_Document extract_:
= = =
The Manor Studio (a.k.a. The Manor) was a recording studio in the manor house at the village of Shipton-on-Cherwell in Oxfordshire, England, north of the city of Oxford.

Overview
The Manor and its outbuildings are listed Grade II on the National Heritage List for England.

The Manor was the third residential recording studio in the United Kingdom. The first being Ascot Sound Studios built between 1970 and 1971 by John Lennon in an addition to his Tittenhurst Park mansion, where he recorded his Imagine album. The second being Rockfield Studios in Monmouthshire. The concept was pioneered in 1969 by French musician Michel Magne in the Château d'Hérouville.

The manor house was owned by Richard Branson and used as a recording studio for Virgin Records, although artists signed to other labels also used the studios. Tom Newman and Simon Heyworth assisted in its construction and worked on various albums at the studio.

The first officially released album to be recorded there, while the studio was still being given its finishing touches in late 1971, was Let's Make Up And Be Friendly, a farewell reunion album by members of the Bonzo Dog Band. The most famous album to be recorded there was perhaps Tubular Bells by Mike Oldfield, during 1972–73 when Oldfield was given a week to record an LP at the studio. Vivian Stanshall, formerly of the Bonzo Dog Band, was recording his own first solo album there immediately afterwards, which led to his guest role as Master of Ceremonies on Tubular Bells. Sandy Denny also began her second solo album Sandy there in March 1972.
= = =
Records from a collection:

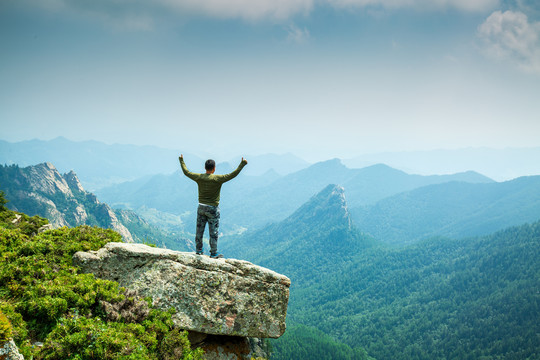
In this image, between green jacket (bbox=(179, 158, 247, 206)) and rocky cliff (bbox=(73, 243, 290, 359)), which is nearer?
rocky cliff (bbox=(73, 243, 290, 359))

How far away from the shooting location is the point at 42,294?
31.7 ft

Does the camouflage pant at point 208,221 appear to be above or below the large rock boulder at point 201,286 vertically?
above

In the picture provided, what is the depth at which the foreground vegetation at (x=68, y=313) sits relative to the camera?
8234mm

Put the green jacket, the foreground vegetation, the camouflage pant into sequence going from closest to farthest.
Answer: the foreground vegetation < the green jacket < the camouflage pant

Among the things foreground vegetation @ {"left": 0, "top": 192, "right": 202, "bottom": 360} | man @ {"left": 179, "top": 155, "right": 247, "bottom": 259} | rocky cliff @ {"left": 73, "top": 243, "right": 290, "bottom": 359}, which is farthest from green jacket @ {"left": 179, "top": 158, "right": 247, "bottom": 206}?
foreground vegetation @ {"left": 0, "top": 192, "right": 202, "bottom": 360}

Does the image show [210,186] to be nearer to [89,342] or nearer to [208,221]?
[208,221]

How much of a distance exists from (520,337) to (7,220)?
247363mm

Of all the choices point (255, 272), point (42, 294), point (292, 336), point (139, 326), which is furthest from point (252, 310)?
point (292, 336)

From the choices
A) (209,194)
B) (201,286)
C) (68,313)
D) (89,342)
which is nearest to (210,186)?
(209,194)

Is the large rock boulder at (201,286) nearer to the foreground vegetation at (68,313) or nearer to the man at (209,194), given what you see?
the foreground vegetation at (68,313)

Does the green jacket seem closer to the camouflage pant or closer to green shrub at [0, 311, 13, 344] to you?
the camouflage pant

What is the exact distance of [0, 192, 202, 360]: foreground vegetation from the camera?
8.23 meters

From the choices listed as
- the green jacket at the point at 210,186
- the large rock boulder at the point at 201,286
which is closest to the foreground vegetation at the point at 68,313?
the large rock boulder at the point at 201,286

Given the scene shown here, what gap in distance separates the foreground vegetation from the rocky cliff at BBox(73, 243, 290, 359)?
77cm
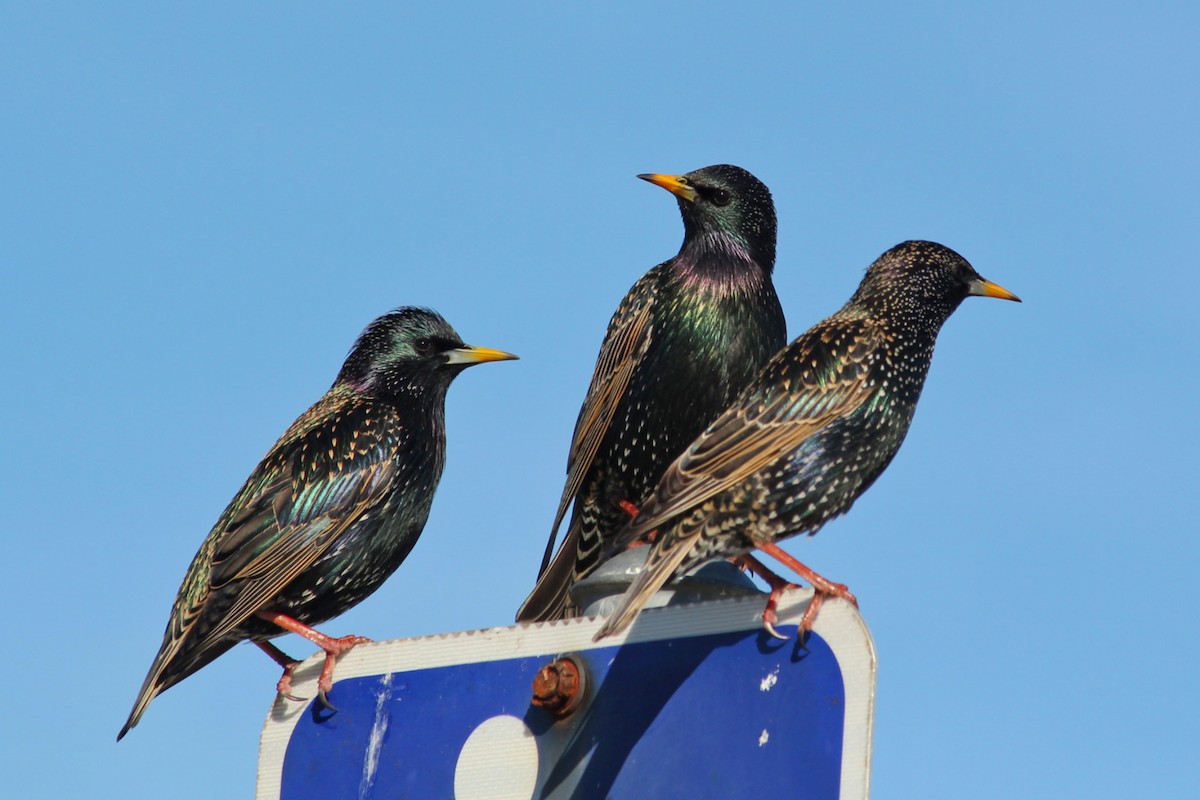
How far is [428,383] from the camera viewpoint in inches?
203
= = =
_Task requirements_:
Transcribe the passage of the Manor Studio text that opens with the words containing "The Manor Studio" and closes with "List for England.".

_Expected answer_:
The Manor Studio (a.k.a. The Manor) was a recording studio in the manor house at the village of Shipton-on-Cherwell in Oxfordshire, England, north of the city of Oxford.

Overview
The Manor and its outbuildings are listed Grade II on the National Heritage List for England.